Directions for this task
Please print every line from the one containing "When looking at" through the last line of the records below, exactly as written and nothing more.

Dataset
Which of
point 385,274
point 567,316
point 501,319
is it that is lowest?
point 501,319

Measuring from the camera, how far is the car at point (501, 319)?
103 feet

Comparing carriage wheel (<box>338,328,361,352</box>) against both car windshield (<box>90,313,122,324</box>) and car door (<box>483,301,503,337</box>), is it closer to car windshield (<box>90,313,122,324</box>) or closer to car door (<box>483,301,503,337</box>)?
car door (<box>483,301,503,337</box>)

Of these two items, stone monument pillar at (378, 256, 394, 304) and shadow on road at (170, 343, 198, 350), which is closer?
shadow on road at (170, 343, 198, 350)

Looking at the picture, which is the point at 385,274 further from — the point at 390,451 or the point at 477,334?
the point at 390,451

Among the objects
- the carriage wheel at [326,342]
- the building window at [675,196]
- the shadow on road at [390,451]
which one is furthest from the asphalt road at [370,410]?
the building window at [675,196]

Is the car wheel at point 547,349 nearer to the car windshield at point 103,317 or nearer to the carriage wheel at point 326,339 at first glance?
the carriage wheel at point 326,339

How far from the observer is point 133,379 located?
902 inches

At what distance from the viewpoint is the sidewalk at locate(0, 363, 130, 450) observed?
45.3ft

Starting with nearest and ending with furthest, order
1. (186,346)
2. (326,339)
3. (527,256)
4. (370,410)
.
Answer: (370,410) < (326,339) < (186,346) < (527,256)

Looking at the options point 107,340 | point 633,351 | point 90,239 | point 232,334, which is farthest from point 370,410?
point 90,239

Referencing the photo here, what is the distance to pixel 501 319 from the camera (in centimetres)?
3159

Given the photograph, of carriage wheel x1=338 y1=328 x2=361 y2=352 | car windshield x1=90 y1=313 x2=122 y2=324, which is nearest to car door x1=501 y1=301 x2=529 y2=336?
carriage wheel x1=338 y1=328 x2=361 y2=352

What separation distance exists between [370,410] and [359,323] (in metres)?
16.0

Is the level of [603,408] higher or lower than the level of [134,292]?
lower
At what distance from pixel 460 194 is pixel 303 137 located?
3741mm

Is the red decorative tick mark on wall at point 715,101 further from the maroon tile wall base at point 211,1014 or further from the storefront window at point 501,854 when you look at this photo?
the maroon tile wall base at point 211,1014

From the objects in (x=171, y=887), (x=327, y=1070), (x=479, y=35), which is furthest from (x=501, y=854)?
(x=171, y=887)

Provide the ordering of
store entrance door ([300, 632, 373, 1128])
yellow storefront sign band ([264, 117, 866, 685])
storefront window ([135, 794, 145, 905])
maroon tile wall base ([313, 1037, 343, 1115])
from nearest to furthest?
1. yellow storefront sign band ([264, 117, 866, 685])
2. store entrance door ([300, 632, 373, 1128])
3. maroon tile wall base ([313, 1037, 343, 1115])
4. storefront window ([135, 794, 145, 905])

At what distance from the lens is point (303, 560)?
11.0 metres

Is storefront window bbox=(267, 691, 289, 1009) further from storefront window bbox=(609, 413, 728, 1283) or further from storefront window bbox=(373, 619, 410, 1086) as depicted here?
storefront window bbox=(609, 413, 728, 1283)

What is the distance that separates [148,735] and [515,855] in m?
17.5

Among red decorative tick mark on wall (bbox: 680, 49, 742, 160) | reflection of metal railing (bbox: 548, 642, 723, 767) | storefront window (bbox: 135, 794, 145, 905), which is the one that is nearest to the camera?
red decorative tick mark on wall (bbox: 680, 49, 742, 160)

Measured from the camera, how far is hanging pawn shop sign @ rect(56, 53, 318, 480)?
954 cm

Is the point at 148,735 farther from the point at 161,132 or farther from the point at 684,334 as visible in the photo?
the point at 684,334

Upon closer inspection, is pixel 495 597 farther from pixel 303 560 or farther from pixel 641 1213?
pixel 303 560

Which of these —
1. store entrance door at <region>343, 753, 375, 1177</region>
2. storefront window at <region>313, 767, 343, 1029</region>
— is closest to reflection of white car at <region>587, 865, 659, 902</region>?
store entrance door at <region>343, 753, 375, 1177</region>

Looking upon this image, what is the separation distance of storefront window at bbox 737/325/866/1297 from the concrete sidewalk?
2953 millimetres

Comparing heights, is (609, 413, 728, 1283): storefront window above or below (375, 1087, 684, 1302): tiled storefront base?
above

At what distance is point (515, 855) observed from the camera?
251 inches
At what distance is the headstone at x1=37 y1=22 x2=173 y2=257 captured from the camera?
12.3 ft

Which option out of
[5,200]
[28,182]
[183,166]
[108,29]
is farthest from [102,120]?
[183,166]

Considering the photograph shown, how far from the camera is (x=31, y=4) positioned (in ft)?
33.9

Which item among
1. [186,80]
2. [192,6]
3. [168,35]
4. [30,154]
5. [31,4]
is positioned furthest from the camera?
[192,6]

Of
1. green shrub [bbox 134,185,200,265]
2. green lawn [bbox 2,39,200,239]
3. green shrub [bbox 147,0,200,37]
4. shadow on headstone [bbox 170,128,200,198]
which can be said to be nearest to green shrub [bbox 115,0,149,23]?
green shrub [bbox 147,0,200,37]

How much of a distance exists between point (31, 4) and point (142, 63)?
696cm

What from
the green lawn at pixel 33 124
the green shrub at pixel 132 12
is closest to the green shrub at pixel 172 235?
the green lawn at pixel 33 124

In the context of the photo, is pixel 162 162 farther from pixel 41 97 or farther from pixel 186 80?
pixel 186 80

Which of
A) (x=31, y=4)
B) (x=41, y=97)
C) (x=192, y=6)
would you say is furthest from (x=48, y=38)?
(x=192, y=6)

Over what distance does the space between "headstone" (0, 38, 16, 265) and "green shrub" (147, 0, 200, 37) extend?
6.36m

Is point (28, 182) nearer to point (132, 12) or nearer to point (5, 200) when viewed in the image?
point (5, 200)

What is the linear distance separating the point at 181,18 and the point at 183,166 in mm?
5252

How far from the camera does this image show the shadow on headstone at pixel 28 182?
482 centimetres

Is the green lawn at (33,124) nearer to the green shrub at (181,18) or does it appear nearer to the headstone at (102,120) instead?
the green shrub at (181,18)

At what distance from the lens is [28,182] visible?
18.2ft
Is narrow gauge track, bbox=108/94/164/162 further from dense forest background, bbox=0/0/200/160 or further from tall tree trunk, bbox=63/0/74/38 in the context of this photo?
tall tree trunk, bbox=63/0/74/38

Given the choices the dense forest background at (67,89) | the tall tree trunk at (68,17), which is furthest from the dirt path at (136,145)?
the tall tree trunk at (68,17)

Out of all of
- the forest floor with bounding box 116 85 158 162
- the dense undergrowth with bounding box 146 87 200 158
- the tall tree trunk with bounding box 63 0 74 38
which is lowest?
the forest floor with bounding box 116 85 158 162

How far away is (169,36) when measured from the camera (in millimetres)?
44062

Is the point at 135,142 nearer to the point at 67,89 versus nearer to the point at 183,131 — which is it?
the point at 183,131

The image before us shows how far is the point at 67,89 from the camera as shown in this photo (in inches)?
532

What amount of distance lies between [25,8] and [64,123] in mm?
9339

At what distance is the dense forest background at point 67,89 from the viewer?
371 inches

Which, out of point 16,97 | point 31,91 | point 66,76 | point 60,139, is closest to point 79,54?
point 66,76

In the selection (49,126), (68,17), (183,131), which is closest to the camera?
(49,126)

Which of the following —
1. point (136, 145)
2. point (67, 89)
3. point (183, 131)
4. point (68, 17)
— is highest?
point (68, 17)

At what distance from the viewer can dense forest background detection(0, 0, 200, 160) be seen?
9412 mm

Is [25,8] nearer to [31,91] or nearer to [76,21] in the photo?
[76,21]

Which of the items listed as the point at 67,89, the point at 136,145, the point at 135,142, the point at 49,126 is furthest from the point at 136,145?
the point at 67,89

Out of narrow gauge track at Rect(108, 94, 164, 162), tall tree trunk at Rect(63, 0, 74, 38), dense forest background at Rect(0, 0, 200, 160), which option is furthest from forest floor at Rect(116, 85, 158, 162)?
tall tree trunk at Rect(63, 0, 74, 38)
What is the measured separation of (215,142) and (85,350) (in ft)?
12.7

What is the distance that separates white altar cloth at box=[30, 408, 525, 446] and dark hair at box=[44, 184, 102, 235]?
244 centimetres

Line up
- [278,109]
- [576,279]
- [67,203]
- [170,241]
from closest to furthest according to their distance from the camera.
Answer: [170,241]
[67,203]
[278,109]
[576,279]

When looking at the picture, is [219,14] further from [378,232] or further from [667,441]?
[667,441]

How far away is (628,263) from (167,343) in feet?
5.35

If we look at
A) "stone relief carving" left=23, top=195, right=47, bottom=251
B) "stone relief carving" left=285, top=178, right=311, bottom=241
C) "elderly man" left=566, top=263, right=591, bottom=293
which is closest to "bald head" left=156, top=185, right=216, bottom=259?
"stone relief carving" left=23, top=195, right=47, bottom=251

Result
When looking at the picture, is [219,14] further from [378,232] or further from [667,441]?
[667,441]

How far away is (628,263) from (167,343) in feet?
5.35

If we look at
A) "stone relief carving" left=23, top=195, right=47, bottom=251
B) "stone relief carving" left=285, top=178, right=311, bottom=241
C) "elderly man" left=566, top=263, right=591, bottom=293
which is closest to "bald head" left=156, top=185, right=216, bottom=259?
"stone relief carving" left=23, top=195, right=47, bottom=251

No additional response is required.